WASHINGTON DC, USA: WhatsApp confirmed on Tuesday that a security breach occurred on its messaging app platform which targeted a ‘select group’ of journalists, lawyers and human right activists.
WhatsApp also urged its users to download the latest update for the app in order to protect themselves from the malware attacks.
WhatsApp promotes itself as a “secure” communications app as the messages sent through the application are end-to-end encrypted. This means the messages would only be displayed in a legible form on the sender or recipient’s device. The fact that hackers can easily to break into digital communications has raised concerns about privacy.
Haris Ali Khan, a technology expert associated with Perth-based startup MiracleTek, said loopholes could be easily used to hack different devices.
“Though it is too early to comment on the nature of the vulnerability that allowed this breach, however, a quick probe into available information indicates that this occurred due to a loophole in the voice-over-internet protocol service that WhatsApp employs for its calls,” he said.
“Hackers successfully leveraged this flaw in VoIP to cause a buffer-overrun in the program and penetrated into the device operating system.”
The spyware is installed in the targets’ phone by just ringing up by call function. It worked even if they did not answer the call. Hackers remotely install the spyware that would allow them to control the device.
Owned by Facebook, WhatsApp is used by 1.5 billion people around the globe. The messaging platform said it had patched a security loophole that allowed spyware to be installed even via a missed call.
A spokesman for the company said the scope of the problem was unknown, but the number of affected individuals was at least in the dozens.
The Financial Times and TechCrunch identified the spyware as the product of an Israeli cybersecurity firm NSO. The group is famous for its software called “Pegasus” which can hack smartphones. The malicious spyware can activate microphone and cameras, collect location information and even send out emails and text messages.
WhatsApp discovered in early May that attackers were using zero day exploit developed by NSO Group that installed malware on a user's iPhone or Android phone simply by calling them. Target did not have to answer phone to be infected, and calls often disappeared from call logs https://t.co/rp6NHHWtiD
— Kim Zetter (@KimZetter) May 13, 2019
The NSO Group is one of the largest players in the business of making surveillance and hacking tools for governments and law-enforcement agencies.

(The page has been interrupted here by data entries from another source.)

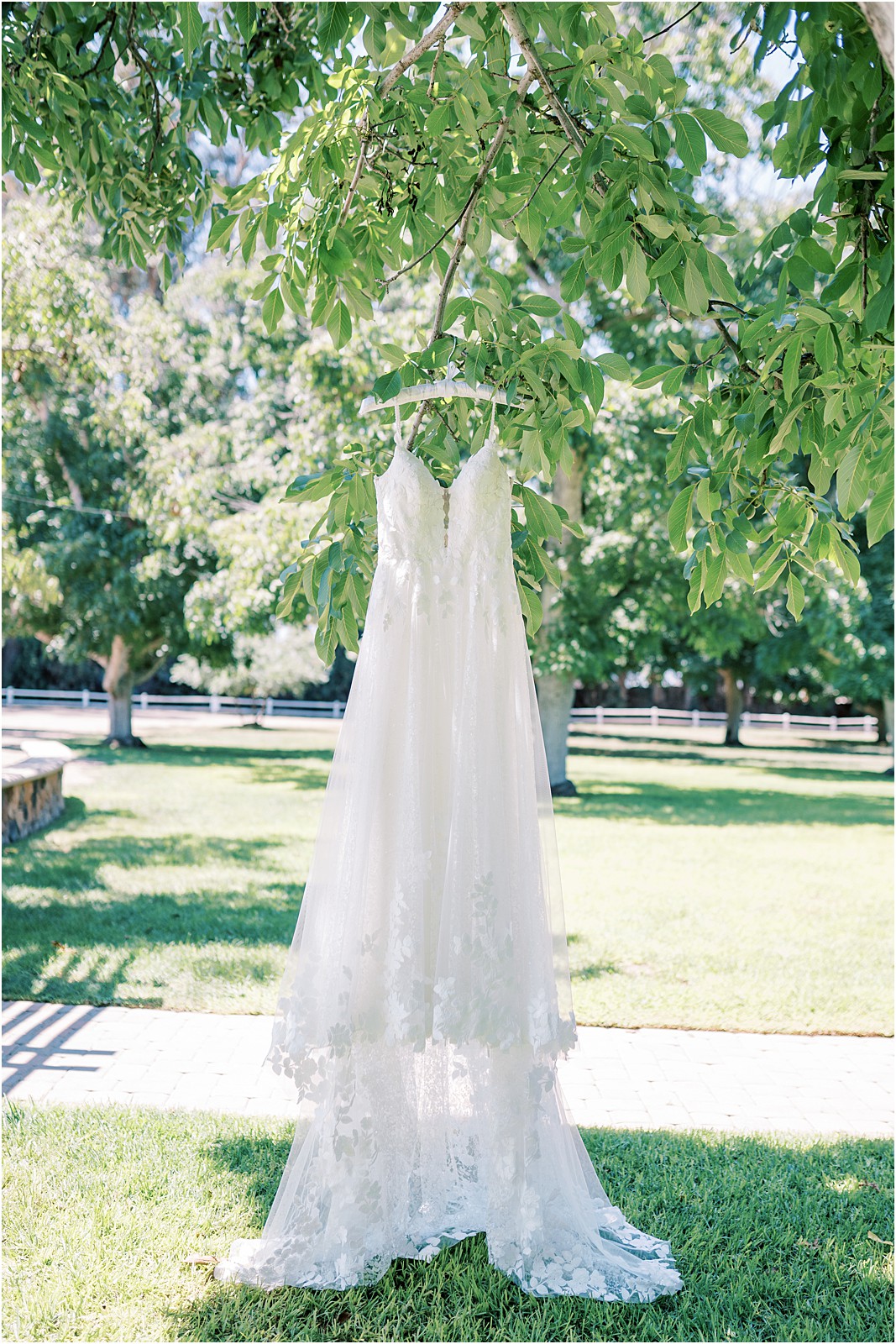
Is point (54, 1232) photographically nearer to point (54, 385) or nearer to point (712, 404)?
point (712, 404)

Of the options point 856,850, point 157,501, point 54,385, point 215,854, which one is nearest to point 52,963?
point 215,854

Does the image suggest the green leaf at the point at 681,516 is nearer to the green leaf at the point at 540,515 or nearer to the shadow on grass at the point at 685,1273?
the green leaf at the point at 540,515

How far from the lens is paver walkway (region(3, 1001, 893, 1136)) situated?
3670 mm

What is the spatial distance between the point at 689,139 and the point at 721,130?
→ 95 mm

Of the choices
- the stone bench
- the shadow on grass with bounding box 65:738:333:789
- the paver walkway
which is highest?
the stone bench

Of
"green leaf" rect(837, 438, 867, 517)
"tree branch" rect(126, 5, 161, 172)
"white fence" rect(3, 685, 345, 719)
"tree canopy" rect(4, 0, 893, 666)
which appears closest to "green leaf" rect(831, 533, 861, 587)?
"tree canopy" rect(4, 0, 893, 666)

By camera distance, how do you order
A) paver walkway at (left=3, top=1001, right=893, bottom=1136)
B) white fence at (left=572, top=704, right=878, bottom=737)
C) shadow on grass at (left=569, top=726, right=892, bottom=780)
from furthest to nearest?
white fence at (left=572, top=704, right=878, bottom=737)
shadow on grass at (left=569, top=726, right=892, bottom=780)
paver walkway at (left=3, top=1001, right=893, bottom=1136)

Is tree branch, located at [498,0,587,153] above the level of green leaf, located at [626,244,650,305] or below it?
above

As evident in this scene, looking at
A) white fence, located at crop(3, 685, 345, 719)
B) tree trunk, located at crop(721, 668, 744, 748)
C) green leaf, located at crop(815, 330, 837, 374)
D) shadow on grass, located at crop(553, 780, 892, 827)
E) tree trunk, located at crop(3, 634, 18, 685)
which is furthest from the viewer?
tree trunk, located at crop(3, 634, 18, 685)

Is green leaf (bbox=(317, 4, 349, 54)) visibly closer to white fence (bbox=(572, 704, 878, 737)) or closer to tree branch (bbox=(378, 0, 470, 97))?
tree branch (bbox=(378, 0, 470, 97))

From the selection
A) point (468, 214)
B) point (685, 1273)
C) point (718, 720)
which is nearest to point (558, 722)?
point (685, 1273)

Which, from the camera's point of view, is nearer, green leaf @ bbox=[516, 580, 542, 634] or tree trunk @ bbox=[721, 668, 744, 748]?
green leaf @ bbox=[516, 580, 542, 634]

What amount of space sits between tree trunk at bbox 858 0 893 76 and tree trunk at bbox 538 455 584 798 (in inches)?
427

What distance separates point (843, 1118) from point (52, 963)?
4.00m
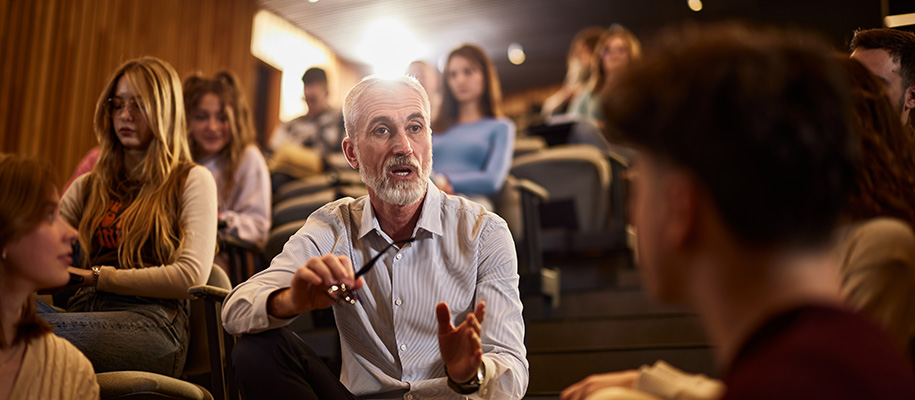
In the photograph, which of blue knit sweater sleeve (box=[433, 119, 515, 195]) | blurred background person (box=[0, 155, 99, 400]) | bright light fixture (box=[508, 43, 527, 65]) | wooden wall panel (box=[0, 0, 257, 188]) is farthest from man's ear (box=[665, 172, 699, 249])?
bright light fixture (box=[508, 43, 527, 65])

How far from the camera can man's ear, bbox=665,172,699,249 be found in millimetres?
701

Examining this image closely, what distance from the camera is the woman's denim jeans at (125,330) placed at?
1735 mm

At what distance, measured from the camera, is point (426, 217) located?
5.66ft

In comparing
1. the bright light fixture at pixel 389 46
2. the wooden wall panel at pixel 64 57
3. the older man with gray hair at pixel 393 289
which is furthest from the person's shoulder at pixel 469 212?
the bright light fixture at pixel 389 46

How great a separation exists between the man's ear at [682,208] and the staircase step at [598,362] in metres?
1.75

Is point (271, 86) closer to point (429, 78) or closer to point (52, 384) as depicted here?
point (429, 78)

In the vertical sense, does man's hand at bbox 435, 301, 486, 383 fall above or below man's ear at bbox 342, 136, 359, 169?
below

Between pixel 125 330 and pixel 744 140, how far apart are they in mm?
1574

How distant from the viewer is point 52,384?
134 cm

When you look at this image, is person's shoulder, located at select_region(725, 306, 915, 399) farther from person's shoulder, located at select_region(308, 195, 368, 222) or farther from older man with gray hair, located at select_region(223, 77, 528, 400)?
person's shoulder, located at select_region(308, 195, 368, 222)

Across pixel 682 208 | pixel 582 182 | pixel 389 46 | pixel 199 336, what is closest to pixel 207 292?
pixel 199 336

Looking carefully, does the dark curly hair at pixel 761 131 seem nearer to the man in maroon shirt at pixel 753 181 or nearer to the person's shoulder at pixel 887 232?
the man in maroon shirt at pixel 753 181

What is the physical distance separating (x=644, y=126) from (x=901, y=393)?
31 cm

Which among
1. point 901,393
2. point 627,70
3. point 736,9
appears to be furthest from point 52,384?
point 736,9
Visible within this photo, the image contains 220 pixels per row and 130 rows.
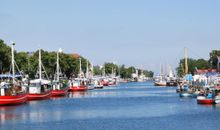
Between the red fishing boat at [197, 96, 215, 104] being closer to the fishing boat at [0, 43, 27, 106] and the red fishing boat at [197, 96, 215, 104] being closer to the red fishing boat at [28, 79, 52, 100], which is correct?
the fishing boat at [0, 43, 27, 106]

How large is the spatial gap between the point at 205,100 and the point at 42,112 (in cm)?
3132

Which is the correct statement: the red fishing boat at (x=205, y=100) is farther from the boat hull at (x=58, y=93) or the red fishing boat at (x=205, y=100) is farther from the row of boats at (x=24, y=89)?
the boat hull at (x=58, y=93)

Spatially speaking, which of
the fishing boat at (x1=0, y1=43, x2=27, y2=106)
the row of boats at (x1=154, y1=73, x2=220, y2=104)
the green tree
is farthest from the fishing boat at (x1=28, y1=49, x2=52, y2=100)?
the row of boats at (x1=154, y1=73, x2=220, y2=104)

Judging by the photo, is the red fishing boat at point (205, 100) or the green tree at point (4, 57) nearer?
the red fishing boat at point (205, 100)

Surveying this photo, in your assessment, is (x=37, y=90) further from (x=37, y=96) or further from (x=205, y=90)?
(x=205, y=90)

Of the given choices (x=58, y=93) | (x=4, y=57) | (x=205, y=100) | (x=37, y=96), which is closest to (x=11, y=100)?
(x=37, y=96)

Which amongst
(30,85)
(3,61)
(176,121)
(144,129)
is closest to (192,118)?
(176,121)

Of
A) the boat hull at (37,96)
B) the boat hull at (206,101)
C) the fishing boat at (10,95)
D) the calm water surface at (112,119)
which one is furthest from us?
the boat hull at (37,96)

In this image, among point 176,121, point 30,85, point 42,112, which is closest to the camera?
point 176,121

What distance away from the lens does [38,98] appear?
151m

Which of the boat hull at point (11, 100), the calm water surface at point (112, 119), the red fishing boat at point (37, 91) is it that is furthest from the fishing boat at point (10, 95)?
the red fishing boat at point (37, 91)

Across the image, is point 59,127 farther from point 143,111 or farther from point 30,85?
point 30,85

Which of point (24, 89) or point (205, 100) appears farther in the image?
point (24, 89)

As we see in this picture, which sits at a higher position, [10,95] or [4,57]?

WhatsApp confirmed only a select group of journalists, lawyers, political activists and human rights defenders were targeted in the security breach.
The victims of the spyware included a Saudi dissident and several Mexican journalists. NSO is blamed for its role in selling hacking tools to the Saudi and Mexican governments to tracking and monitoring the phones of whom authorities see as “troublemakers”.
WhatsApp has just pushed out updates to close a vulnerability. We believe an attacker tried (and was blocked by WhatsApp) to exploit it as recently as yesterday to target a human rights lawyer. Now is a great time to update your WhatsApp software https://t.co/pJvjFMy2aw https://t.co/e8VQUraZWQ
— Citizen Lab (@citizenlab) May 13, 2019
WhatsApp said Citizen Lab, a research group at the University of Toronto, had notified about the vulnerability before the incident.
On the other hand, NSO did not comment on WhatsApp security breach. A statement issued by NSO read the software was “strictly” licensed to the governments and the company would investigate any “credible allegations of misuse” of its technology. The NSO Group is currently facing four know legal cases, three in Israel and one based in Cyprus.
Freedom + Protection
Freedom + Protection
Freedom + Protection
2 things courageous people defending human rights urgently need. pic.twitter.com/zL9VcFGhjF
— Amnesty International (@amnesty) May 14, 2019
“NSO Group sells its products to governments who are known for outrageous human rights abuses, giving them the tools to track activists and critics,” said Danna Ingleton, Deputy Director of Amnesty Tech.
Amnesty International, a London-based non-governmental organization focused on human rights, filed a petition with the District Court of Tel Aviva to revoke NSO group’s export license.
The NSO Group came to the limelight in 2016 when researchers accused it of helping spy on an activist in the United Arab Emirates.